■ Task to carry out:
In the answer, each line must appear exactly as in the records, and no picture may appear.

Dataset entries
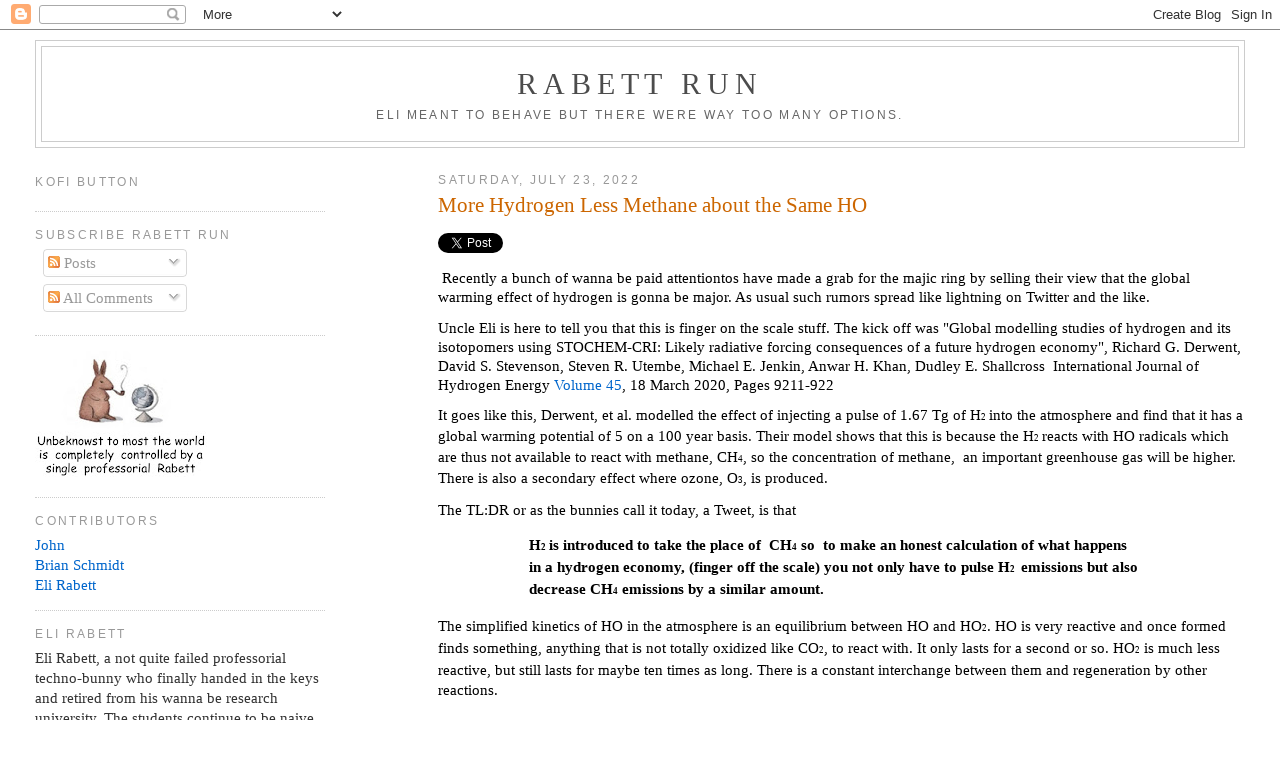

--- FILE ---
content_type: text/html; charset=utf-8
request_url: https://accounts.google.com/o/oauth2/postmessageRelay?parent=https%3A%2F%2Frabett.blogspot.com&jsh=m%3B%2F_%2Fscs%2Fabc-static%2F_%2Fjs%2Fk%3Dgapi.lb.en.2kN9-TZiXrM.O%2Fd%3D1%2Frs%3DAHpOoo_B4hu0FeWRuWHfxnZ3V0WubwN7Qw%2Fm%3D__features__
body_size: 160
content:
<!DOCTYPE html><html><head><title></title><meta http-equiv="content-type" content="text/html; charset=utf-8"><meta http-equiv="X-UA-Compatible" content="IE=edge"><meta name="viewport" content="width=device-width, initial-scale=1, minimum-scale=1, maximum-scale=1, user-scalable=0"><script src='https://ssl.gstatic.com/accounts/o/2580342461-postmessagerelay.js' nonce="qNks1dKGbsxsqf01DPbaKg"></script></head><body><script type="text/javascript" src="https://apis.google.com/js/rpc:shindig_random.js?onload=init" nonce="qNks1dKGbsxsqf01DPbaKg"></script></body></html>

■ Solution below:
--- FILE ---
content_type: text/html; charset=utf-8
request_url: https://accounts.google.com/o/oauth2/postmessageRelay?parent=https%3A%2F%2Frabett.blogspot.com&jsh=m%3B%2F_%2Fscs%2Fabc-static%2F_%2Fjs%2Fk%3Dgapi.lb.en.2kN9-TZiXrM.O%2Fd%3D1%2Frs%3DAHpOoo_B4hu0FeWRuWHfxnZ3V0WubwN7Qw%2Fm%3D__features__
body_size: 160
content:
<!DOCTYPE html><html><head><title></title><meta http-equiv="content-type" content="text/html; charset=utf-8"><meta http-equiv="X-UA-Compatible" content="IE=edge"><meta name="viewport" content="width=device-width, initial-scale=1, minimum-scale=1, maximum-scale=1, user-scalable=0"><script src='https://ssl.gstatic.com/accounts/o/2580342461-postmessagerelay.js' nonce="qNks1dKGbsxsqf01DPbaKg"></script></head><body><script type="text/javascript" src="https://apis.google.com/js/rpc:shindig_random.js?onload=init" nonce="qNks1dKGbsxsqf01DPbaKg"></script></body></html>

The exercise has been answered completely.